Mikhaïl Gorbatchev: «On ne peut pas croire aveuglément les Etats-Unis»
Syrie
Le dernier secrétaire général de l’ex-URSS s’est exprimé mardi devant un groupe de journalistes sur la situation syrienne. De passage à Genève pour célébrer le vingtième anniversaire de la Croix-Verte internationale, fondation de défense de l’environnement dont il est à l’origine, il défend la position des autorités russes sur ce dossier. Le Prix Nobel de la paix ne croit pas à une solution armée

– Le Temps: Vous luttez pour l’élimination des armes chimiques.
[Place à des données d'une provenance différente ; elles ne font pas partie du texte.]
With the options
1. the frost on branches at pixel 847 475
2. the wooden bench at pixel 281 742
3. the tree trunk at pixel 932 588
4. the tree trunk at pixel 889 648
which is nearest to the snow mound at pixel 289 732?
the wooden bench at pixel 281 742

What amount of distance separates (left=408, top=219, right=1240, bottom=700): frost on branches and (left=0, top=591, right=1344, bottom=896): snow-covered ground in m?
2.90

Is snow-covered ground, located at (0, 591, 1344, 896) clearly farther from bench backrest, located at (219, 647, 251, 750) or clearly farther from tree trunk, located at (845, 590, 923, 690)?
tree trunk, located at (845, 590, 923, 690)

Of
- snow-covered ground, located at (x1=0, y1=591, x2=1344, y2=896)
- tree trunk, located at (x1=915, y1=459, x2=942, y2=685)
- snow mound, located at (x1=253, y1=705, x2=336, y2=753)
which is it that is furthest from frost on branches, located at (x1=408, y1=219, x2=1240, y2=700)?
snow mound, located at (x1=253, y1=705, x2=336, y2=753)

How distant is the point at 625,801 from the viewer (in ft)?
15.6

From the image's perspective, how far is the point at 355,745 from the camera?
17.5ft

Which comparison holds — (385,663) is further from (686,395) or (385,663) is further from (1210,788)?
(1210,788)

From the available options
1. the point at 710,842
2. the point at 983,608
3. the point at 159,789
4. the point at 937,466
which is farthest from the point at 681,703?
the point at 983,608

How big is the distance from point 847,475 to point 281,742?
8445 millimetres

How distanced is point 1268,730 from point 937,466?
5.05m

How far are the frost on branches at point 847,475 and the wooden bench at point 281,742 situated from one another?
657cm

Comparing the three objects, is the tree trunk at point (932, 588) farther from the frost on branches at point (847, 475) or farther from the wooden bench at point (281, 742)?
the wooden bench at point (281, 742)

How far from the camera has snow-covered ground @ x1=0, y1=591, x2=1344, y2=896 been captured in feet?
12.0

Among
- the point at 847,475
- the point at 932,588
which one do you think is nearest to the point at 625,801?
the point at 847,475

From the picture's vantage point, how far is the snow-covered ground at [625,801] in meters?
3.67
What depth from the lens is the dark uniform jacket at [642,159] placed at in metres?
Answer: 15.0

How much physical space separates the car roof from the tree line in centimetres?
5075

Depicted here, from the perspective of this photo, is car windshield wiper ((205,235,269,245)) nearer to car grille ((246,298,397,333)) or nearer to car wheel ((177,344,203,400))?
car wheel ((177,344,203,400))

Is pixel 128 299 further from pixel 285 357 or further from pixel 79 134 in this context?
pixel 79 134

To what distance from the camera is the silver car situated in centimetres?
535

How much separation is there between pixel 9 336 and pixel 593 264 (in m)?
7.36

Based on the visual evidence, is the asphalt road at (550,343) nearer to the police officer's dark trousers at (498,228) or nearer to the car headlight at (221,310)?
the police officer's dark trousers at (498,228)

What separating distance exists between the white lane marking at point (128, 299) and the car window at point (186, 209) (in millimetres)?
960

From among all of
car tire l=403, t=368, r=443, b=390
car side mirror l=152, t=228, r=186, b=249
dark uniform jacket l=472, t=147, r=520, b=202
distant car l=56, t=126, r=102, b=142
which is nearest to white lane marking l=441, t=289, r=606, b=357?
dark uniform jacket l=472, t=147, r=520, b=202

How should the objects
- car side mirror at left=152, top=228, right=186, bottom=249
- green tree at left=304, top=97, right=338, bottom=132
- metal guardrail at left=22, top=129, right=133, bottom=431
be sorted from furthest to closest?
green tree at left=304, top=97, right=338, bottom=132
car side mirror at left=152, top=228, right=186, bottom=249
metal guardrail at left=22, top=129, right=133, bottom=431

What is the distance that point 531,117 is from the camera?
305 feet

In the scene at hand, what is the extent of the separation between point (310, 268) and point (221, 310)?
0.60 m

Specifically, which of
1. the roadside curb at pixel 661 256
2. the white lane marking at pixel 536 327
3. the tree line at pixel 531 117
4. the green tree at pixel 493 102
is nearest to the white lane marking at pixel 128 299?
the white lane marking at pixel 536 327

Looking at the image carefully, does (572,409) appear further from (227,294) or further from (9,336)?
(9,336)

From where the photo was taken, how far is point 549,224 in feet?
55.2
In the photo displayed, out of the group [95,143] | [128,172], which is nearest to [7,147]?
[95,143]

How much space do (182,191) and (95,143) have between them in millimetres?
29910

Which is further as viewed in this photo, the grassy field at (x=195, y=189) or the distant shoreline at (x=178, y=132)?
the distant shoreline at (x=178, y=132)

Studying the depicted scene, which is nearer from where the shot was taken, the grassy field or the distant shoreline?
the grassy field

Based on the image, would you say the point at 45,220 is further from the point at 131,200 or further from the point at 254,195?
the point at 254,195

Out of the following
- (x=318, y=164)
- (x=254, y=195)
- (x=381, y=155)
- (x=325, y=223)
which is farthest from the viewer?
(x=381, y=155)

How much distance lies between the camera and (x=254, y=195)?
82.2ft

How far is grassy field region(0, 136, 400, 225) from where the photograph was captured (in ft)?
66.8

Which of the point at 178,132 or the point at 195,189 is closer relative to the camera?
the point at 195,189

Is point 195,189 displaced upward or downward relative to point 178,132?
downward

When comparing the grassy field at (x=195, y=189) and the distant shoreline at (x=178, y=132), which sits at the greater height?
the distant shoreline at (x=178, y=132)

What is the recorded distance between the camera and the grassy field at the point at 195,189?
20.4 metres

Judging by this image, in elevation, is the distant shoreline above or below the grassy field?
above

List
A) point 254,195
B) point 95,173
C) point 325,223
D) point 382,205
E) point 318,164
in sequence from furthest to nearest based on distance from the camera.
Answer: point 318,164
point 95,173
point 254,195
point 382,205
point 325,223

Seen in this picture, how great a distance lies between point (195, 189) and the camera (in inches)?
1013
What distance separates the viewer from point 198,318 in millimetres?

Que pensez-vous des accusations portées contre le régime syrien? – Mikhaïl Gorbatchev: Premièrement, il faut savoir ce qui s’est exactement passé en se basant sur des faits. Je n’arrive toujours pas vraiment à croire que des armes chimiques aient été utilisées contre des êtres humains. C’est très choquant. Ce n’est pas normal. On discute depuis des années d’un processus d’élimination des armes nucléaires, bactériologiques et chimiques. Si c’est le cas, la Cour pénale internationale doit être saisie par le Conseil de sécurité de l’ONU. Jusqu’ici, le Conseil de sécurité n’a encore rien fait sur la question des armes chimiques. C’est la position de principe du gouvernement russe. Il faut par ailleurs réunir une nouvelle conférence internationale sur la Syrie. Mais on ne peut pas faire confiance à tout ce que disent les Etats-Unis. On ne peut pas les croire aveuglément. – S’il n’y a pas d’intervention militaire, comment empêcher d’autres massacres en Syrie – Le premier effort commun est de comprendre ce qui s’est passé. La Russie est prête à le faire. Aucun pays ne peut s’arroger seul le rôle de celui qui sait tout et qui a la solution à tout. Je ne comprends pas pourquoi rien n’est entrepris au Conseil de sécurité de l’ONU, qui doit être le principal responsable d’une action. Je ne peux pas faire confiance aux déclarations de frappes ciblées, je n’y crois pas. – Mais c’est la Russie et la Chine qui ont bloqué jusqu’ici des résolutions sur la Syrie à l’ONU. – Ils ont bloqué de mauvaises décisions. Les membres permanents du Conseil de sécurité ont un droit de veto et c’est une bonne chose. Ceux qui ont inventé ce mécanisme n’étaient pas stupides. Ce sont des décisions qui concernent la vie d’êtres humains. C’est une grande responsabilité. Certains pensent que les armes sont la solution. Je ne suis pas d’accord. – Existe-t-il un intérêt commun aux pays regroupés dans les BRICS (Brésil, Russie, Inde, Chine, Afrique du Sud)? – Ce n’est pas une fiction. Cette association de pays exprime les vues d’une portion significative du monde. Je lui souhaite le succès. Nous avons besoin de plus d’équilibre. Les avis de la Russie, de la Chine et du Brésil doivent compter davantage dans le monde d’aujourd’hui.